Excerpted text:
Analysts get downgraded Reputations crash, pay plummets; say goodbye to TV, hello to obscurity By Stephen Gandel Crains NY
HAVEN'T I SEEN YOU SOMEPLACE? Henry Blodget has taken his stock-picking star turns, but TV no longer beckons, investors and Eliot Spitzer have turned up the heat, and many of his peers want out.
Jeffrey Evans, president of the New York Society of Security Analysts, has seen the future, and frankly, it worries him.
"The era of the celebrity analyst is over," says Mr. Evans. "The economics of research post-Enron and post-Spitzer is that fewer firms will be providing stock analysis."
The settlement reached last week between Merrill Lynch & Co. and New York state Attorney General Eliot Spitzer has delivered the final blow to research analysts. By driving a wedge between investment banking revenues and research pay, the deal will effectively slice through the last bulwark supporting towering salaries.
Coming on top of the bear market, massive miss-calls on dot-coms, and "buy" ratings on nearly-bankrupt telecoms, the settlement marks the end of the salad days for Wall Street's analysts, who had enjoyed seven- and eight-digit wages, frequent TV appearances and rock-star status.
Without the huge fees they formerly earned from helping investment bankers land deals, says Alan Johnson, a top Wall Street compensation consultant, analysts' pay could "drop like a stone."
For the analyst community, the damage reaches far beyond a mere handful of erstwhile stars whose standing-and income-have taken a terrific beating. The Spitzer-forced restrictions will add fresh impetus to an already vicious downward spiral. Mr. Johnson estimates that pay for top Wall Street stock pickers last year fell to an average of $800,000. That is less than half the $2 million average of the year before.
The new rules-such as barring analysts from being paid more for bringing in investment banking deals-could push salaries as low as $400,000, according to Mr. Johnson. That's not exactly penury, but it may make it mighty tough to keep up payments on all those Park Avenue duplexes and McMansions in the Hamptons.
Analysts' reputations have already hit skid row. They now find themselves all but shunned by a once-fawning media. "We are using far fewer analysts than we used to," says Ellen Egeth, a senior news editor at CNBC. "We're much less likely to peg a story on an analyst upgrade or downgrade now."
It gets worse. CNBC's morning show lampoons analysts as mindless, hapless creatures. Its regular reports of yet another analyst's stock pick gone awry are accompanied by footage of penguins following each other in a neat row as they lumber from land to icy water.
"I don't think analysts will ever have the same high-profile roles with the public," says Roger Coffin, who heads the securities industry regulatory practice at PricewaterhouseCoopers. "I doubt we will see that cult of personality again."
Nothing better illustrates that sea change than the fate of Wall Street's erstwhile superstars. Before the 1990s, few investors could name a single brokerage firm analyst. Then came the Internet bubble. As technology stocks took off, so, too, did the reputations of wildly bullish, putative stock seers such as Henry Blodget, Jack Grubman and Mary Meeker.

Data segment:
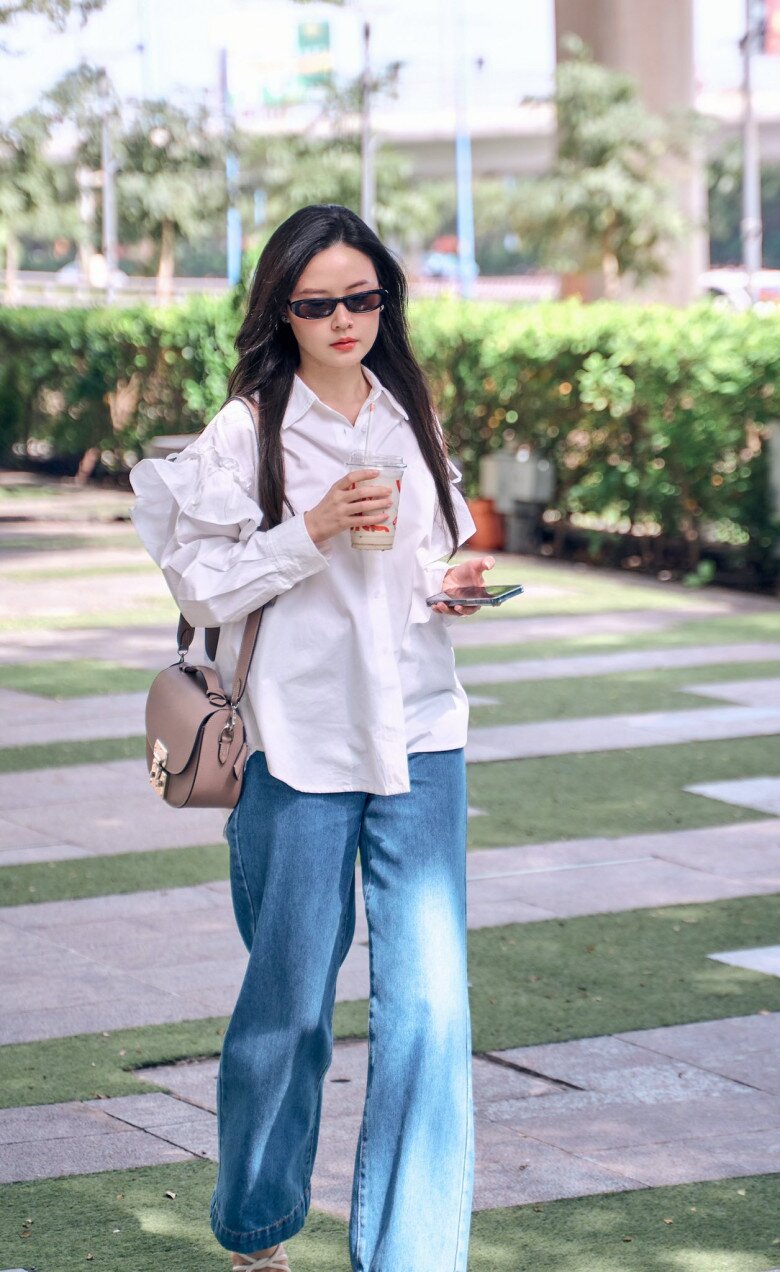 Sơ mi trắng tay phồng phối cùng quần jeans ống rộng tạo nên bản phối smart-casual chuẩn mực cho cô giáo Midu. Việc không sơ vin áo giúp tổng thể vừa năng động vừa đủ thanh lịch cho môi trường làm việc sáng tạo lại có thể giấu bụng mỡ.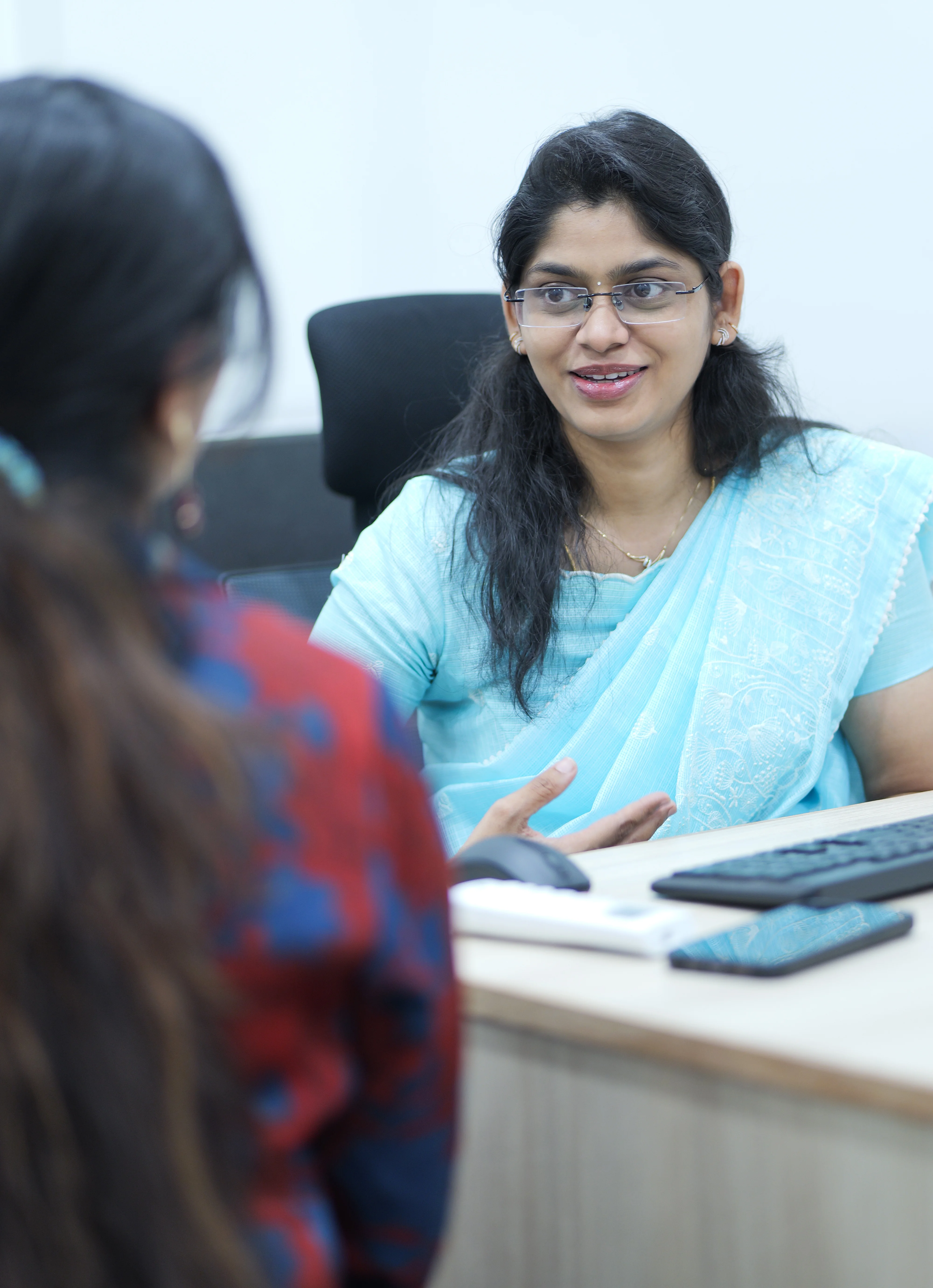 Dermatologist at DermaVue Coimbatore clinic consulting a patient about pre-wedding skin care treatment plan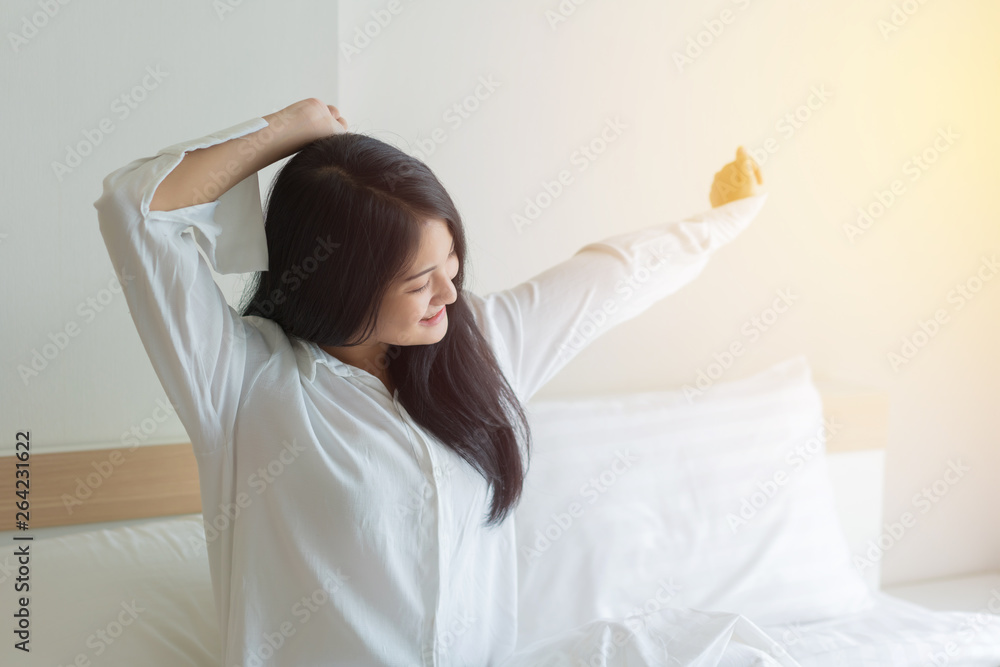 Beautiful young woman wake up and stretch oneself in the morning at bedroom Beautiful young woman wake up and stretch oneself in the morning at bedroom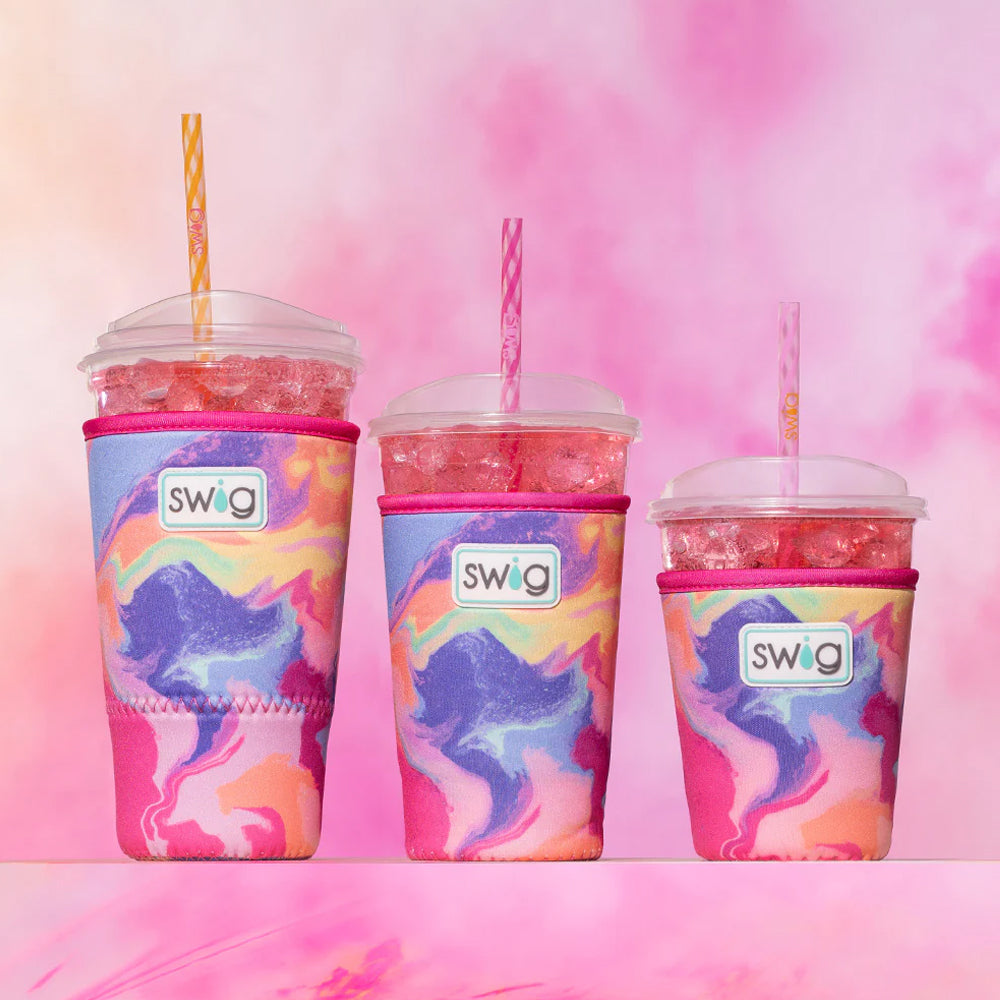 Three colorful swig tumblers with straws on a pink and purple gradient background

List of tasks:
- 1) Answer these questions from the article on Wall Street analysts.
(a) Who is president of the New York Society of Security Analysts?
(b) According to Alan Johnson's estimate, what was the average pay for top Wall Street stock pickers last year?
(c) What footage accompanies the CNBC morning show's reports of analysts' stock picks gone awry?
- 2) For each statement, say whether the article on Wall Street analysts supports it, and quote the words that decide it.
(a) Ellen Egeth is a senior news editor at CNBC.
(b) Roger Coffin heads a practice at Merrill Lynch.
(c) Alan Johnson says the new rules could push salaries as low as $400,000.

Answer set:
- 1)
(a) Jeffrey Evans
(b) $800,000
(c) Footage of penguins following each other in a neat row as they lumber from land to icy water

- 2)
(a) Yes: "says Ellen Egeth, a senior news editor at CNBC"
(b) No: "who heads the securities industry regulatory practice at PricewaterhouseCoopers"
(c) Yes: "could push salaries as low as $400,000, according to Mr. Johnson"